• **Supplied records**:
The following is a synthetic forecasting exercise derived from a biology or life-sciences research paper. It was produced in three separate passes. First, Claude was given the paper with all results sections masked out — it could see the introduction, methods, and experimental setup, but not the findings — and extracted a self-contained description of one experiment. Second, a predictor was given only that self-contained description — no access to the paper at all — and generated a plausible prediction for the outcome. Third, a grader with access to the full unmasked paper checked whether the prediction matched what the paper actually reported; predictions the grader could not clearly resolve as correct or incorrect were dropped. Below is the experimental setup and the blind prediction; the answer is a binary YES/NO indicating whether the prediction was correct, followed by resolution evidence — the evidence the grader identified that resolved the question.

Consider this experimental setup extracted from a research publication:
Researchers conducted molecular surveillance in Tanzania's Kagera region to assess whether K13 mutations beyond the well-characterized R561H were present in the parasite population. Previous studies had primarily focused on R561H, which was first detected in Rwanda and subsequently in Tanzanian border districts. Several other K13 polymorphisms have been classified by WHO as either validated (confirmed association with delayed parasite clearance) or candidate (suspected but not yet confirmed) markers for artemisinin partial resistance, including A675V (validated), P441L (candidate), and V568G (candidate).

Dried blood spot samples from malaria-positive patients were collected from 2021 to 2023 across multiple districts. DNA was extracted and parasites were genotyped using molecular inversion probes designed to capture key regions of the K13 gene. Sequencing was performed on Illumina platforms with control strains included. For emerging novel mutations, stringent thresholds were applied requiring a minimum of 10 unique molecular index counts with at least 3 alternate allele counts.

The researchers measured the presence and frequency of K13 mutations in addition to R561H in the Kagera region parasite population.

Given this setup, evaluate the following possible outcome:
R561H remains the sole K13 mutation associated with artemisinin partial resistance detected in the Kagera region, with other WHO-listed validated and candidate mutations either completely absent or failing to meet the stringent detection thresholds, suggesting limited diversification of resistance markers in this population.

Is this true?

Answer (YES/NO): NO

• **Exercise objective**: Throughout the listing above, count the lines where the word "this" appears, then reply with that count and no other words.

• **Your solution**: 4